Мой шурин сидел, тяжело опустив голову на стол; он не мог больше пить. Тогда дама поднялась, подошла ко мне, и зрачки ее быстро приблизились к моим, – хотя я ясно видел, что она не придвигалась, а стояла неподвижно, опершись руками на стол, слегка шевеля своими пальцами со сверкающими ногтями, – и так и застыла; и воздух, отделявший ее от меня, стал ощутимым и нежным; и вот тело ее, в обтянутом шелковом платье, начало медленно качаться передо мной. – Неужели я пьян? – подумал я. Мне понадобилось все напряжение воли, чтобы сидеть на своем месте. Особенно трудно мне было удержать невольное движение рук; и тогда я сильно сжал пальцами край стола. Ее брови поднялись, и, когда она совсем раскрыла глаза, я увидел в них то же выражение, которое заметил во время обеда, за грушами; только теперь оно было в тысячу раз сильнее.

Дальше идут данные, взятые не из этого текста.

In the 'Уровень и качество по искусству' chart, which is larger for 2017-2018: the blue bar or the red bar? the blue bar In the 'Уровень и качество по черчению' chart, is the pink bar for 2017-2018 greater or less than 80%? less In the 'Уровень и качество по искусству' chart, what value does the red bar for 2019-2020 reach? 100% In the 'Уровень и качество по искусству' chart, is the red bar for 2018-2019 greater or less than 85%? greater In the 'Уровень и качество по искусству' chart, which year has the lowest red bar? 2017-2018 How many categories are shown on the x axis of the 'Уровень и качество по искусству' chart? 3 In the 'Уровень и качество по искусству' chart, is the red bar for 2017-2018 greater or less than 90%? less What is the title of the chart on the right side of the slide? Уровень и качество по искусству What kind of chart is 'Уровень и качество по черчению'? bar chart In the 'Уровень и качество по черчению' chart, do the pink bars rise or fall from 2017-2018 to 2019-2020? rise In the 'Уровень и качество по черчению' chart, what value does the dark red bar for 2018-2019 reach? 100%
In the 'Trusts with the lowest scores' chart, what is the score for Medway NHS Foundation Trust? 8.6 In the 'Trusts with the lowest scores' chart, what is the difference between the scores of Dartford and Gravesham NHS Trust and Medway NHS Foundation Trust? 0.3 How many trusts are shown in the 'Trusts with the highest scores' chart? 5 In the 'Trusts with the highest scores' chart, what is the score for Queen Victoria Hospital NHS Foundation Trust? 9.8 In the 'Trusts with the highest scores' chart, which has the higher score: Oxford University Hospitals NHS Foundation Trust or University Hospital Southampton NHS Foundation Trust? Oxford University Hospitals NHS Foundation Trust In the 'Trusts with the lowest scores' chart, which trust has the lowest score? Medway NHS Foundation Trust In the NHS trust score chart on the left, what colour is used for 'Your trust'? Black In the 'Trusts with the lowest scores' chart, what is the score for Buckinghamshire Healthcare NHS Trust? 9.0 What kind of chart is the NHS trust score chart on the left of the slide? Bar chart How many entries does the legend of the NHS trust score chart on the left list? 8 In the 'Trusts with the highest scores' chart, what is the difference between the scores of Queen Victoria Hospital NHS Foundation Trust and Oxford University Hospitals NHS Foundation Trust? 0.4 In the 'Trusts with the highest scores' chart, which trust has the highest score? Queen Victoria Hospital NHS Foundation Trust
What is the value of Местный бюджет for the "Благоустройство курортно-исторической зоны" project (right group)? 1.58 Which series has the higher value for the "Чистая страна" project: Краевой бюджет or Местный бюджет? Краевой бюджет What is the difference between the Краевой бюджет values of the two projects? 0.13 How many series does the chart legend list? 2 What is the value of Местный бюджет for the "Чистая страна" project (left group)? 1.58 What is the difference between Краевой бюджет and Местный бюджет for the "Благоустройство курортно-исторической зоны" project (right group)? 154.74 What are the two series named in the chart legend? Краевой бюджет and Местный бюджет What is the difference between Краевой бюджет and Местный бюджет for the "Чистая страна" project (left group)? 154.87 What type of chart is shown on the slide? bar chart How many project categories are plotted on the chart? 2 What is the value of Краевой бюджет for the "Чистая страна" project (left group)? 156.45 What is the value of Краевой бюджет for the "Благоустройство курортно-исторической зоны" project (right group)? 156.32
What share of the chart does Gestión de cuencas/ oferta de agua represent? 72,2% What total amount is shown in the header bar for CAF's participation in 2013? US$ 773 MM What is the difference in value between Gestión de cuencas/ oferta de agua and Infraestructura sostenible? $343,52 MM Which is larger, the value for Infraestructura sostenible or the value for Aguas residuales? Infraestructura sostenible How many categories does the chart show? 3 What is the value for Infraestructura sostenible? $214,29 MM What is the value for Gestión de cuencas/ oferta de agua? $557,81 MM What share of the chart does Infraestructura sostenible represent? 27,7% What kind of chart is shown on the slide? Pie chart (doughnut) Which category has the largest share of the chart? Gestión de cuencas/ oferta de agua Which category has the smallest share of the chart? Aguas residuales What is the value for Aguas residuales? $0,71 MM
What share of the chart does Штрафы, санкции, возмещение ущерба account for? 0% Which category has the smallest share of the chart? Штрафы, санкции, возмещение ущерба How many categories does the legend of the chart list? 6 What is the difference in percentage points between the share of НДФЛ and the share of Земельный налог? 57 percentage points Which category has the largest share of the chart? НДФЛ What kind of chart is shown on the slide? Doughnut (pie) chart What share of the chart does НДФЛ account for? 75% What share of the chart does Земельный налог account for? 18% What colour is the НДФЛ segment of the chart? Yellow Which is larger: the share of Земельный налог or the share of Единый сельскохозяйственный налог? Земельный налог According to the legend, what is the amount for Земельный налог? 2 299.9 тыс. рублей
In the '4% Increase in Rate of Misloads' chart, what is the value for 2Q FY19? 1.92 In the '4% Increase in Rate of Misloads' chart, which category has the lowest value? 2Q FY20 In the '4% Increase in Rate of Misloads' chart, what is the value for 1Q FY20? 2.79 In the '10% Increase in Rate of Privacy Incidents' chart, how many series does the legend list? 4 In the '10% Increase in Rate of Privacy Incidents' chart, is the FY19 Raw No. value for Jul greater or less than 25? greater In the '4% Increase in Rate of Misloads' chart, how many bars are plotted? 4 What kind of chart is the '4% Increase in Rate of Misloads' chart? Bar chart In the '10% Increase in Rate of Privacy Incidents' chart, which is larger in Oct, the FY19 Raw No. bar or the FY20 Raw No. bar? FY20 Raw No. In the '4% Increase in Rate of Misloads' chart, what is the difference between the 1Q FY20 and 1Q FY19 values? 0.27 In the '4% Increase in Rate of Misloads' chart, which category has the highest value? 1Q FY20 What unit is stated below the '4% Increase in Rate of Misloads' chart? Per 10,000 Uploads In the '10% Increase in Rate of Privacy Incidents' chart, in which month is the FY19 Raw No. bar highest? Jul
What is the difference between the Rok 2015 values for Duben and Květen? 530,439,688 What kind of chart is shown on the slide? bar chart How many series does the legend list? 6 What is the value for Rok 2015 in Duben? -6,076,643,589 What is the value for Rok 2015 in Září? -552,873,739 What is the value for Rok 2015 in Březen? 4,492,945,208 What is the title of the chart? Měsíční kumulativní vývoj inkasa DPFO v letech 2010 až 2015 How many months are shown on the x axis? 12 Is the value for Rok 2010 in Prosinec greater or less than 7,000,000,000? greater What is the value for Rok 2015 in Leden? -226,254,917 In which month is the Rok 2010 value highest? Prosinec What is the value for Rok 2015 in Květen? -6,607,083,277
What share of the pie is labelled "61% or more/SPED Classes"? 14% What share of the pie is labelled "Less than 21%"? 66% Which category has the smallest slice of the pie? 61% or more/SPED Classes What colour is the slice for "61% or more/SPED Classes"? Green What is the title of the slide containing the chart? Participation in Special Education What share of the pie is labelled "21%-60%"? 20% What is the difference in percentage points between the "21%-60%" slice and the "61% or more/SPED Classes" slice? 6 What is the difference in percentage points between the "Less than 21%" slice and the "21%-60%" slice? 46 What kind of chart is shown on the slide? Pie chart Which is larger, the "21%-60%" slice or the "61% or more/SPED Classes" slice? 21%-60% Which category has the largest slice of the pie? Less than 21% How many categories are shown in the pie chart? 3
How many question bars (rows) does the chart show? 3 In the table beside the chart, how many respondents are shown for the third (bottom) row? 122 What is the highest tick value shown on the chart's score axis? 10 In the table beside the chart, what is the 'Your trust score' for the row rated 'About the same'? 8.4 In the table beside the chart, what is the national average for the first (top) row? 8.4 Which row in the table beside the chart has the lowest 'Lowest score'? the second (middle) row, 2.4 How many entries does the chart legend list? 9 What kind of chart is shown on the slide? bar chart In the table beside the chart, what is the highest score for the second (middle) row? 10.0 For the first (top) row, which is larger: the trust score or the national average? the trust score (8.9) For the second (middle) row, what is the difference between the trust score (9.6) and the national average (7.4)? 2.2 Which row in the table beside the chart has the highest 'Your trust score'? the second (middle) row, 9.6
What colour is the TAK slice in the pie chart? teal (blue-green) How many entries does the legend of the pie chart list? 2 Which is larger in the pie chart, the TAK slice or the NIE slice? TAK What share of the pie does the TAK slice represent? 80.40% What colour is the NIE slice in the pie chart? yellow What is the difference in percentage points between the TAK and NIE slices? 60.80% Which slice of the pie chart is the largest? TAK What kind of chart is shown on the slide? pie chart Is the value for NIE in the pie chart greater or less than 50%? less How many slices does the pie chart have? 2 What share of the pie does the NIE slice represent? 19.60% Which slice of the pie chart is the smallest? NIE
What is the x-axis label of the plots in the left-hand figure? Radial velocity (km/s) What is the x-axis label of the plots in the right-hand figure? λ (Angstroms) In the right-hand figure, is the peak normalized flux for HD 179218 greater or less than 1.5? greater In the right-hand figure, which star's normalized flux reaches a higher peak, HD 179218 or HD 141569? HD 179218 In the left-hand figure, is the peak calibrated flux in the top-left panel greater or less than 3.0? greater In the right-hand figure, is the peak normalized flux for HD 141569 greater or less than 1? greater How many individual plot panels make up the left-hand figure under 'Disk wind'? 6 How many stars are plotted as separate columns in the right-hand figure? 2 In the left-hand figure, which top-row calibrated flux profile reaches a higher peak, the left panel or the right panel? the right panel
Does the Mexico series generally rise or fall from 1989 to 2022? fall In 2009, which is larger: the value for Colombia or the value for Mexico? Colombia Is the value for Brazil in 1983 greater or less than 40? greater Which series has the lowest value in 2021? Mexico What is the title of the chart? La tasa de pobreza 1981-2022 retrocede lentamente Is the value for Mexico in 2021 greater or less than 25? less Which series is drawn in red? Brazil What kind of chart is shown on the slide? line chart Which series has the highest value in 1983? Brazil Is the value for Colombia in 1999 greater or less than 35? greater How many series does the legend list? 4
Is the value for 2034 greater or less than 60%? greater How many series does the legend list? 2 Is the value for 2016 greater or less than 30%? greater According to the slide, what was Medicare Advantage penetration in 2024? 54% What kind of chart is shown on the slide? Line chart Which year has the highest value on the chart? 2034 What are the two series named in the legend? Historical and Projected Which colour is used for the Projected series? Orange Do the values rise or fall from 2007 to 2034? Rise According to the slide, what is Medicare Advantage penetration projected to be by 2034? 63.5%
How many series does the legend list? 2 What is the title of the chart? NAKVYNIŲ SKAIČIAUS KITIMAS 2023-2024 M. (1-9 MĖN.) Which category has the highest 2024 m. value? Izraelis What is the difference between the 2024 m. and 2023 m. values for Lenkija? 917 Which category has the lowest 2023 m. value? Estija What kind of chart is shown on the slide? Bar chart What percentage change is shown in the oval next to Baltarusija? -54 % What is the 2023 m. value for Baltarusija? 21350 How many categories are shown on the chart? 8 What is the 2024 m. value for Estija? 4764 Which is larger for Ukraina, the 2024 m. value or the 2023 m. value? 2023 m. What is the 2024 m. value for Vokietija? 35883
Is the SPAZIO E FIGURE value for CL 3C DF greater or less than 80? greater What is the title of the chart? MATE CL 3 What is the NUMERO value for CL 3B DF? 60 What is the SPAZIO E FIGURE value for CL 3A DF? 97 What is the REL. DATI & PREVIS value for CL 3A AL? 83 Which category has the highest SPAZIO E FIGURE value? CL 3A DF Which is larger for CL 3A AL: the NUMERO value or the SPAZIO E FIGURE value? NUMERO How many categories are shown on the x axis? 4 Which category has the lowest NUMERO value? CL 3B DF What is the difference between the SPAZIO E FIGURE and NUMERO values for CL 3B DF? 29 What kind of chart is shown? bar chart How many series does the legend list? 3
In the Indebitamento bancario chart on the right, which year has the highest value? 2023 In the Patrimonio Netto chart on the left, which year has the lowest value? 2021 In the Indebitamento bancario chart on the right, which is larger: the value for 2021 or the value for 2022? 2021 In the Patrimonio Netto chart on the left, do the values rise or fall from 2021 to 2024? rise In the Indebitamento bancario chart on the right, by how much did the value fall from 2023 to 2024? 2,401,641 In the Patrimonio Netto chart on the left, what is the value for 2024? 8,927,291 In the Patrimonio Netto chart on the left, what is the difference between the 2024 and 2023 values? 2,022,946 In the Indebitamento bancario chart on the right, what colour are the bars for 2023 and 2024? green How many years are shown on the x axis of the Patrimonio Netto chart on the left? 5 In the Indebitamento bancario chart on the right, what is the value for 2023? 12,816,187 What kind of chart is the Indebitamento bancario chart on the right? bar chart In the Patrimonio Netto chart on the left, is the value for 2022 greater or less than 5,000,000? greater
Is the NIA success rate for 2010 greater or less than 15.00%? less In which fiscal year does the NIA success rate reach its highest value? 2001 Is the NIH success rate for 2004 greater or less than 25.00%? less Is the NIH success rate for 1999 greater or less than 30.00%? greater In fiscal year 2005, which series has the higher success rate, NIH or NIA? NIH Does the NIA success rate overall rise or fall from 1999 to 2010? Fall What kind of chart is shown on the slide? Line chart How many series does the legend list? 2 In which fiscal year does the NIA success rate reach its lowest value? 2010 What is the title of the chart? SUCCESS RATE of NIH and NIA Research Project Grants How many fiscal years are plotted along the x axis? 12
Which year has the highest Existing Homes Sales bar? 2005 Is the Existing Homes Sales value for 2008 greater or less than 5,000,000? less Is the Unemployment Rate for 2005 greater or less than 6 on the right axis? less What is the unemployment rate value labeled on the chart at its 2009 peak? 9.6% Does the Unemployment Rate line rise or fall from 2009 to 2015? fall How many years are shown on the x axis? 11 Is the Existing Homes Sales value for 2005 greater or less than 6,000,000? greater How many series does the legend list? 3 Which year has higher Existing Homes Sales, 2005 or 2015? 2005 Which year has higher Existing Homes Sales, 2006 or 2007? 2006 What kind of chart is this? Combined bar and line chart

Я чувствовал, что необходимо заговорить, иначе я перестану владеть собой. Я сказал:
– Вы пьяны, это совершенно несомненно.
– Я тоже пьян, – вдруг проговорил мой шурин, поднимая голову.
Она отошла и села на свое место. Руки мои вновь стали послушными и пальцы гибкими; я даже побарабанил по столу. Потом я обратился к шурину и сказал, что, по-моему, пора идти домой; и я взглянул на свои часы – было половина второго. – Придется брать автомобиль, – подумал я, – метрополитен уже не ходит.
– Подождите, – сказала дама. – Вам ведь некуда торопиться. Перейдемте в гостиную.
Я опять опустился в кресло. Справа от меня стоял небольшой шкаф с книгами; верхняя его часть была затянута тонкой, но непрозрачной зеленой материей. В шкафу этом были книги Бодлера, Гюисманса, Эдгара По, Гофмана и том петербургских рассказов Гоголя в роскошном издании. Затем я отдернул зеленый полог и взглянул на верхнюю полку. На ней стояло двадцать или тридцать фигурок из слоновой кости, неприличных, но очень хорошо сделанных. Мое внимание, однако, было привлечено не этим. В самом углу полки, закрытые крохотной ширмой, лежали три статуэтки из черного дерева. Одна изображала лежащую на спине женщину, другая – обнимающихся людей и третья – дракона. Статуэтки были сделаны из очень черного и блестящего дерева. Лежащая женщина с тяжелыми, каменными глазами, казалось, плыла на спине; вино ударило мне в голову, когда я посмотрел на нее, и я сразу представил себе, что она спит, и плывет, и видит во сне черные берега с неподвижными деревьями и дремлющими чудовищами, – и потом ее сон переходит к видениям жестокой и мрачной любви. И я перевел глаза на дракона. Разные части человеческих тел, мужских и женских, переплетались на его груди; черные гладкие руки девушки, которая была под ним, охватывали его спину. Деревянный хвост дракона оканчивался змеиными головами. Рядом с ним были обнимающиеся любовники; их тела были так соединены, что оставались видны только спины, ноги и головы; и колени женщины были повернуты вправо и влево тем бесконечно знакомым движением, которое сделала бы всякая женщина, – и меня поразила необычайная верность этого положения, – голова же ее с тяжелыми волосами была сильно откинута назад. Но лицо мужчины было рассеянным и враждебным – как на известном рисунке Леонардо, которого, впрочем, японский скульптор, может быть, не знал.